In every program, every corps, and every community, we are seeing results. Lives truly are being changed, all thanks to the generosity of our donors and the tireless work of our officers, employees, and volunteers. And yet, as we continue to thank God for His blessings and the fruit He has produced through our work, we also look forward, knowing that there is still good yet to do. There are still many others to serve.
While The Salvation Army is built on long-standing traditional values, we are also well aware of the changing world around us. Technology, social media, and the outlooks of younger donors provide new opportunities for us to reach out to those who want to make a positive difference in the lives of others.

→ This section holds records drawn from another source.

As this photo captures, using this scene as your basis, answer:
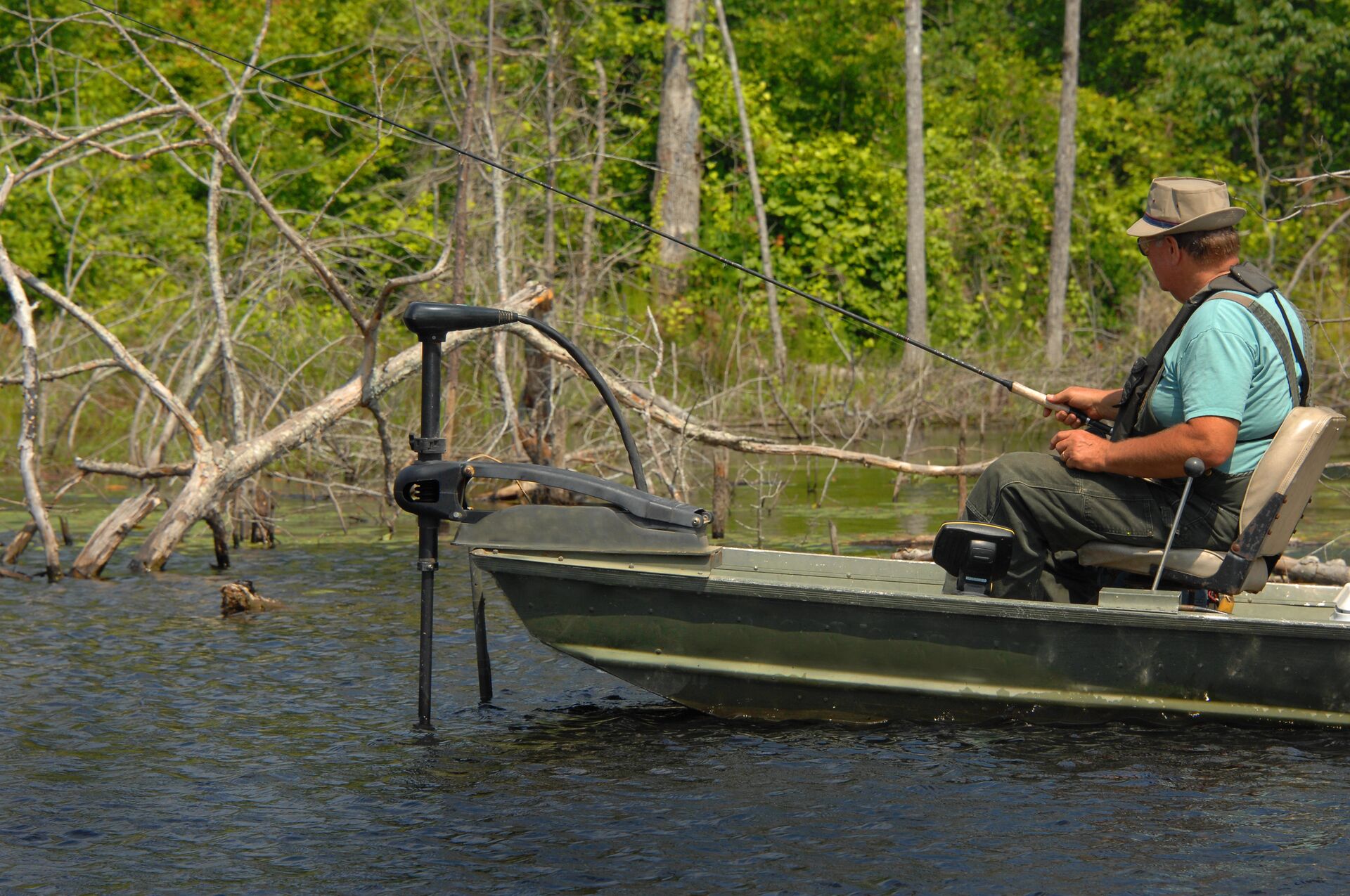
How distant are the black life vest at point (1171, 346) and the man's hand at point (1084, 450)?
0.33ft

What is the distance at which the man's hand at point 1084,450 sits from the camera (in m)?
5.60

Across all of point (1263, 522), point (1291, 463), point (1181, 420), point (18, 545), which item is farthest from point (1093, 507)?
point (18, 545)

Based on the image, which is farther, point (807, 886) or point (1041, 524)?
point (1041, 524)


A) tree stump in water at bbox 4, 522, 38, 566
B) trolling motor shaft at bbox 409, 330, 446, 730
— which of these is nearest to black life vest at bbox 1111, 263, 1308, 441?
trolling motor shaft at bbox 409, 330, 446, 730

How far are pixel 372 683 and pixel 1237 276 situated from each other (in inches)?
153

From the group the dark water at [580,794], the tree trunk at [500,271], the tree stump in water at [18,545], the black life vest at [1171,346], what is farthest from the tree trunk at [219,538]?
the black life vest at [1171,346]

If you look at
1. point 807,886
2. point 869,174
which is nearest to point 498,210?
point 807,886

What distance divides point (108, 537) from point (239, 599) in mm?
1759

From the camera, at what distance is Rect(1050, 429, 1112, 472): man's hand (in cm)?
560

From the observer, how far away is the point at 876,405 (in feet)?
45.9

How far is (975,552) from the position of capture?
18.5 ft

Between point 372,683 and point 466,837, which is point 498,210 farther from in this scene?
point 466,837

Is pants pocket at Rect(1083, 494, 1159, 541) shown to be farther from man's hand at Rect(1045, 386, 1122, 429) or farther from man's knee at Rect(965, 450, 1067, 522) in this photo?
man's hand at Rect(1045, 386, 1122, 429)

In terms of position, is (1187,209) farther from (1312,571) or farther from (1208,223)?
(1312,571)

One way we accomplished that in 2014 was through our #RedKettleReason campaign. Centering on our well-known and well-regarded red kettles, we encouraged donors to use videos, tweets, and other social media to share their #RedKettleReasons – the reasons why they give to The Salvation Army. More than 66,000 reasons were shared, spreading the word about the good The Salvation Army does throughout the year. Red kettle donations in November and December increased 6%, garnering over $144 million, despite an 8.9% decline in retail traffic during the season. And online donations were up 16% versus the previous year, raising almost $25 million.
In addition to our efforts to enlighten and welcome new donors, we are also taking the lead in informing the conversation and decision-making about poverty. In 2015, we will release the Human Needs Index – a much-needed tool that will not only accurately measure need nationally and at the state level, but will also help show patterns and track trends in real time and over time. This helps advance the ability to combat poverty from anecdotal notions to evidence-based solutions. More than ever before, we will be able to use our knowledge, our breadth, and our understanding to help those in desperate need.
The ministry that William Booth began in 1865 is alive and well. And its focus is still as true as the day it began. So we look forward to what lies ahead, knowing that with God’s help, we will continue to serve Him by serving others.